Behind the banging and yelling at the Joseph Muscat show of support outside court last week, an important point was made.

“I used to get a €570 [monthly] pension; now I make over €900,” one demonstrator who showed up in Valletta last week said of Muscat.

“I think he’s innocent, and even if he isn’t... he lifted me off the ground.”

Commentators, including Times of Malta, often highlight the distractions created by those in power to keep the populace distracted.

We often forget, however, that the very first thing rulers must do to keep people happy is to ensure they do not go hungry.

To paraphrase the Roman poet Juvenal, it is bread first, circuses second.

When Muscat rose to power in 2013, Malta’s GDP per capita was 13 percentage points below the EU average. The economy was growing at just one per cent a year. Energy prices were higher than they are now, 11 years later.

Those who crassly voiced their support for Muscat last week did so because, during his time in power, that story of economic stagnation was reversed.

Our GDP per capita is now higher than the EU average.

The economy’s rate of growth is significantly outpacing that of our peers.

If we are to move forward, as a country, we must try to understand the dynamics that led to that government’s worst representatives acting like suited pirates, looting public coffers at their pleasure

Expendable income, employment and social welfare provisions have all increased.

Malta's economy might be built on fragile foundations but it has, no doubt, grown. And while the gap between rich and poor continues to widen, especially amid the worrying rates of inflation, there is no doubt that those at the bottom of the ladder are better off now than they were back then.

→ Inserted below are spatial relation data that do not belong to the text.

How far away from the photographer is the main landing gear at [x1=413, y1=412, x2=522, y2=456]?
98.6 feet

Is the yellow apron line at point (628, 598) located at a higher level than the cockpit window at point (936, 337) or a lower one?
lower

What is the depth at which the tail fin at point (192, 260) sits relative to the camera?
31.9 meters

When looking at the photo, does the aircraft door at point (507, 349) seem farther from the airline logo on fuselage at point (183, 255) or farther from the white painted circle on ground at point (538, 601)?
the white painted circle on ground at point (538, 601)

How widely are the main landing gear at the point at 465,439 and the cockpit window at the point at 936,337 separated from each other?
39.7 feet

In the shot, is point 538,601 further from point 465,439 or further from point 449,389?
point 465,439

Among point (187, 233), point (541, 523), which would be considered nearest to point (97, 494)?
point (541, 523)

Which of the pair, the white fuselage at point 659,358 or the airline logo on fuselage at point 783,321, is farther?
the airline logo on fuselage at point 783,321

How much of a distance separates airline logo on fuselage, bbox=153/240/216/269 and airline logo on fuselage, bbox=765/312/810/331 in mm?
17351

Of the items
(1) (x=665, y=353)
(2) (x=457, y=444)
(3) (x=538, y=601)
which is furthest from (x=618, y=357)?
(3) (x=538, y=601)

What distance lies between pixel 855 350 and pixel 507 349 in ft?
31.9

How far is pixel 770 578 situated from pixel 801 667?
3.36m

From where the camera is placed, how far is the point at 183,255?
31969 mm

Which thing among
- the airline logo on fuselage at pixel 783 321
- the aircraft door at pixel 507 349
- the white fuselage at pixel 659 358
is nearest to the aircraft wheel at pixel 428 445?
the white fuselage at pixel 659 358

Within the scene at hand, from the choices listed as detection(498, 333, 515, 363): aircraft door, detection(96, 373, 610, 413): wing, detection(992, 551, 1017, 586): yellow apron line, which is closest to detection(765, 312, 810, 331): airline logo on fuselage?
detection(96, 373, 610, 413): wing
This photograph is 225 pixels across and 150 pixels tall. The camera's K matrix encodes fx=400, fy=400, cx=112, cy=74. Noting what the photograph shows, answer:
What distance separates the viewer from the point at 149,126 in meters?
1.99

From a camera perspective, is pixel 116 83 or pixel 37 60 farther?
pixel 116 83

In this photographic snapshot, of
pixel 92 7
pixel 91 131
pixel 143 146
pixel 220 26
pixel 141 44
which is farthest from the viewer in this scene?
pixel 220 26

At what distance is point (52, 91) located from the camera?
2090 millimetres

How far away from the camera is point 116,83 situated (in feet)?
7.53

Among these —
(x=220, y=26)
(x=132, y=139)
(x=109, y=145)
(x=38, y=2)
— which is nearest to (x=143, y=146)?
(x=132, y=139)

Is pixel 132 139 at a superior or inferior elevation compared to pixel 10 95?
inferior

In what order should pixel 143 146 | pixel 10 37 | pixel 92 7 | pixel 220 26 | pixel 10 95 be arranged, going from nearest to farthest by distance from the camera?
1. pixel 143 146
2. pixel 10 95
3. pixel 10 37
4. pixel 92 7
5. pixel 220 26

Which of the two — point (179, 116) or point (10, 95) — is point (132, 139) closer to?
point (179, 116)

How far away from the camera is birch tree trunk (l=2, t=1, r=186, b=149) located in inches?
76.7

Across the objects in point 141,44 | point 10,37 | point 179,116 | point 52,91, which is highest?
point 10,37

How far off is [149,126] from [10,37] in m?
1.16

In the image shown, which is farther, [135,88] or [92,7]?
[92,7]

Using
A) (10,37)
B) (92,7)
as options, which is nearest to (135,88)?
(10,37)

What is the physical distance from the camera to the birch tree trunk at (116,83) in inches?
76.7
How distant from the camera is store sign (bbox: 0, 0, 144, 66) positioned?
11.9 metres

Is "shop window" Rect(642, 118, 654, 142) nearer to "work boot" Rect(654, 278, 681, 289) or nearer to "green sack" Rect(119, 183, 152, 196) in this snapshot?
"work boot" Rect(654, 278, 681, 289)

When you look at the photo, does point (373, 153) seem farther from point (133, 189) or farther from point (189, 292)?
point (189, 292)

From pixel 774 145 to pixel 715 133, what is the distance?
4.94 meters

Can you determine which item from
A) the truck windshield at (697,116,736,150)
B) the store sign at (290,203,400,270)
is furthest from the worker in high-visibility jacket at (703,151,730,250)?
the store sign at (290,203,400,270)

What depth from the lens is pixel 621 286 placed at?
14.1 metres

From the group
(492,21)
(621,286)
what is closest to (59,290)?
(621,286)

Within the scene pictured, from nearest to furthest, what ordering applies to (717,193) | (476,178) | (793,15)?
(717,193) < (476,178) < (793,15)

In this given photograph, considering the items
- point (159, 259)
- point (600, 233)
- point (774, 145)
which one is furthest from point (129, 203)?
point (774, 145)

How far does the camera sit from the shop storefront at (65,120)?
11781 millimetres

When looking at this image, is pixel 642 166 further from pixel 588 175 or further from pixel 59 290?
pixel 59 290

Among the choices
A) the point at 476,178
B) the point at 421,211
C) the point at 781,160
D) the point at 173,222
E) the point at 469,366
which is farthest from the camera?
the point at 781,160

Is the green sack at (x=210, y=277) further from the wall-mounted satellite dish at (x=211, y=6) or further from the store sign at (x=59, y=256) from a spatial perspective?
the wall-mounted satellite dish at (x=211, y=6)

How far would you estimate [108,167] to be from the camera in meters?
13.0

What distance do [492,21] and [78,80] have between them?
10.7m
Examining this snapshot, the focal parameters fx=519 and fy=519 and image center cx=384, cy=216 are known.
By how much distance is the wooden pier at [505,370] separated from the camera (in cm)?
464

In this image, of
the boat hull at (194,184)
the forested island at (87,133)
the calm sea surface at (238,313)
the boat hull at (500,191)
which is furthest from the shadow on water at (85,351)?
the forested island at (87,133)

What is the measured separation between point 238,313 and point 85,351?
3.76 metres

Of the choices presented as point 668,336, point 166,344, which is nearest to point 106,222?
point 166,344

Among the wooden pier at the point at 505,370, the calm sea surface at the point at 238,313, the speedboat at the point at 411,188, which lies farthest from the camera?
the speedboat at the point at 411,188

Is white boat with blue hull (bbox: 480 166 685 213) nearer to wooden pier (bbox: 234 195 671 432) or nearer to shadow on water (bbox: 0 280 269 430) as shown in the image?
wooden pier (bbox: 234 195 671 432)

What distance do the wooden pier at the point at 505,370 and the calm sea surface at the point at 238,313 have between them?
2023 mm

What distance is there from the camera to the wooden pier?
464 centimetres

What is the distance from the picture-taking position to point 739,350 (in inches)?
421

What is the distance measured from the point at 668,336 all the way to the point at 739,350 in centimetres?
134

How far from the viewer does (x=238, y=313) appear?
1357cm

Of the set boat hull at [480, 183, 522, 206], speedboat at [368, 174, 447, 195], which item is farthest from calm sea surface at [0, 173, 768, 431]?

The magisterial inquiry into the Vitals deal found too many problems with that deal. It was a complex structure designed to put money earmarked for our health sector into certain people’s pockets.

No story of economic success can flush away the grave implications of a state-sponsored fraud of this scale.

Yet, it would be myopic to focus solely on the failings of Muscat and his government. If we are to move forward, as a country, we must try to understand the dynamics that led to that government’s worst representatives acting like suited pirates, looting public coffers at their pleasure.

Those who pawned off state assets in exchange for their pieces of silver were able to do so because they allowed the rest of us to eat the crumbs off their table. For a good number of Maltese people, that itself was enough. Enough, even, to justify any subsequent form of malfeasance because those crumbs were more than they ever had before.

Bernard Grech – and anyone else who aspires to political power in tomorrow's Malta – would do well to keep that in mind when they campaign to win over voters.

For those with dark memories of austerity, no day can be as black as those when they struggled to put food on the table. People will put up with thieves if they believe only the rogues will toss coins into their caps.

And with polls showing yet another resounding Labour Party victory in the European Parliament elections on Saturday, it is evident that money in people’s pockets is what matters most, even if our own survey showed that corruption is now the biggest concern.

After all, to paraphrase a somewhat more contemporary political thinker: it’s the economy, stupid.